Le collectif GenZ 212 a pris de court les autorités marocaines avec ses manifestations, inédites par leur spontanéité, pour de meilleurs services publics de santé et d’éducation. Que sait-on de ce mouvement?
Comment le mouvement GenZ 212 a vu le jour?
Ce groupe est apparu récemment sur les réseaux sociaux sous un nom qui fait référence à la génération née entre la fin des années 1990 et le début des années 2010 ainsi qu’à l’indicatif téléphonique du Maroc (+212).
L’élément déclencheur a été le décès, mi-septembre à l’hôpital d’Agadir, de huit femmes enceintes admises pour des césariennes, selon un de ses premiers membres qui n’a pas souhaité révéler son identité. Un espace de discussion est alors créé sur la plateforme Discord autour de la dégradation des secteurs publics de la santé et de l’éducation.
Comment le mouvement a décidé de protester dans la rue?
Les fondateurs du mouvement sont inconnus car la participation sur leur espace Discord est anonyme. Ils se décrivent comme des « jeunes libres », sans affiliation politique et disent agir par « amour de la patrie et du roi » Mohammed VI. Des débats sont animés chaque soir et se terminent par un vote.
C’est ainsi qu’ils ont voté pour sortir manifester pacifiquement les 27 et 28 septembre dans plusieurs villes. Un appel qui n’a pas été pris au sérieux ni par les observateurs ni par les médias.
Depuis l’interdiction des premières manifestations, le nombre d’adhérents sur Discord a explosé, atteignant vendredi près de 170.000 membres sous pseudonyme.
Dans la rue, les manifestations ont rassemblé entre des dizaines et des centaines de jeunes.
Le collectif affirme rejeter toute forme de violence. Trois personnes ont toutefois été tuées par des gendarmes alors qu’elles tentaient « de prendre d’assaut » une brigade de gendarmerie près d’Agadir, selon les autorités.
Quelles sont ses revendications?
D’abord une réforme des systèmes publics de l’éducation et de la santé, deux secteurs qui révèlent l’ampleur des inégalités sociales au Maroc.
Dans la nuit de jeudi à vendredi, dans un document adressé au roi, le collectif a aussi appelé au départ du gouvernement. Avant d’affirmer vendredi que son message n’avait pas été formulé dans sa version « définitive ».
Au Maroc, les hôpitaux publics sont saturés et manquent de personnel et d’équipements par rapport aux cliniques privées en plein essor.
Ce qui entrave l’accès aux soins pour les populations défavorisées, malgré la généralisation de la couverture médicale en 2021.
« Nous sommes parfois obligés de payer des pots-de-vin » pour avoir un lit d’hôpital, confie Fatima Zahra, 20 ans, qui manifestait lundi à Rabat.

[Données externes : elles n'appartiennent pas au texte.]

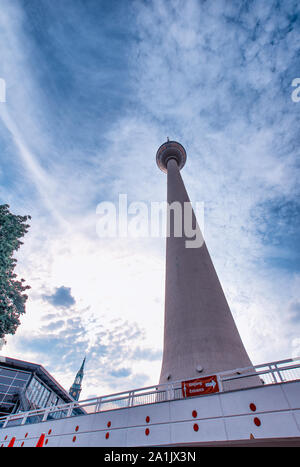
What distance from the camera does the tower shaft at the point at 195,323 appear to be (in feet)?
40.0

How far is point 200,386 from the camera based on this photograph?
869 cm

Quant aux écoles publiques, elles sont marquées par des classes surchargées et des locaux délabrés.
Selon les chiffres officiels, le manque d’éducation est responsable de 47,5 % des cas de pauvreté, malgré une baisse du niveau général de pauvreté de 11,9% en 2014 à 6,8% en 2024.
Est-ce que les GenZ 212 rejettent l’organisation du Mondial 2030?

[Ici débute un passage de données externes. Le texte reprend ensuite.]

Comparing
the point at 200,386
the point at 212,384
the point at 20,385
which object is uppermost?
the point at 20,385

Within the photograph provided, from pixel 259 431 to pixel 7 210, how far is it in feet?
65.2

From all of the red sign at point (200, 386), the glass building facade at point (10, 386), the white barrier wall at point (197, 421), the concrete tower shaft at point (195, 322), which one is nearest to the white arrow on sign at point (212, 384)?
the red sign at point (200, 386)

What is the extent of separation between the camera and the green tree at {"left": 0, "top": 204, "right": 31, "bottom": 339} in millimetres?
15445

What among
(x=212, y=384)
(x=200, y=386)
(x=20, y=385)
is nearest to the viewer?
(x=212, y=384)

Dans ses revendications, le mouvement ne fait aucune mention de l’organisation conjointe de la Coupe du monde 2030 avec l’Espagne et le Portugal.
Cependant, les slogans « Nous ne voulons pas de la Coupe du monde » et « Les stades sont bien conçus, mais où sont les hôpitaux? » ont été scandés lors de certains rassemblements.
La question a été soulevée parmi les membres sur Discord « non pas pour rejeter l’organisation du Mondial mais pour demander que les mêmes efforts déployés pour construire des stades le soient pour la construction d’hôpitaux », selon un membre.
La rénovation de six stades et la construction d’un autre gigantesque d’ici 2028 coûteront environ 15,5 milliards de dirhams (environ 1,4 milliard d’euros), selon des chiffres officiels.
Le royaume mise sur des investissements encore plus importants dans les infrastructures d’ici 2030, notamment dans les transports ferroviaires (environ 7,6 milliards d’euros), la 5G (environ 6,8 milliards d’euros) et les aéroports (3,2 milliards d’euros).
Pourquoi ce collectif a surpris?
Si les manifestations sociales sont courantes au Maroc, l’émergence d’un mouvement de jeunesse se revendiquant comme apolitique a pris de court par sa spontanéité et la rapidité de sa mobilisation.
Même si, comme le rappelle le politologue Mohamed Chiker, « les jeunes expriment leur colère depuis des années dans les stades de football », la jeunesse a souvent pu être perçue comme désengagée.
Or le mouvement montre au contraire une prise de conscience sociale et politique forte chez les jeunes.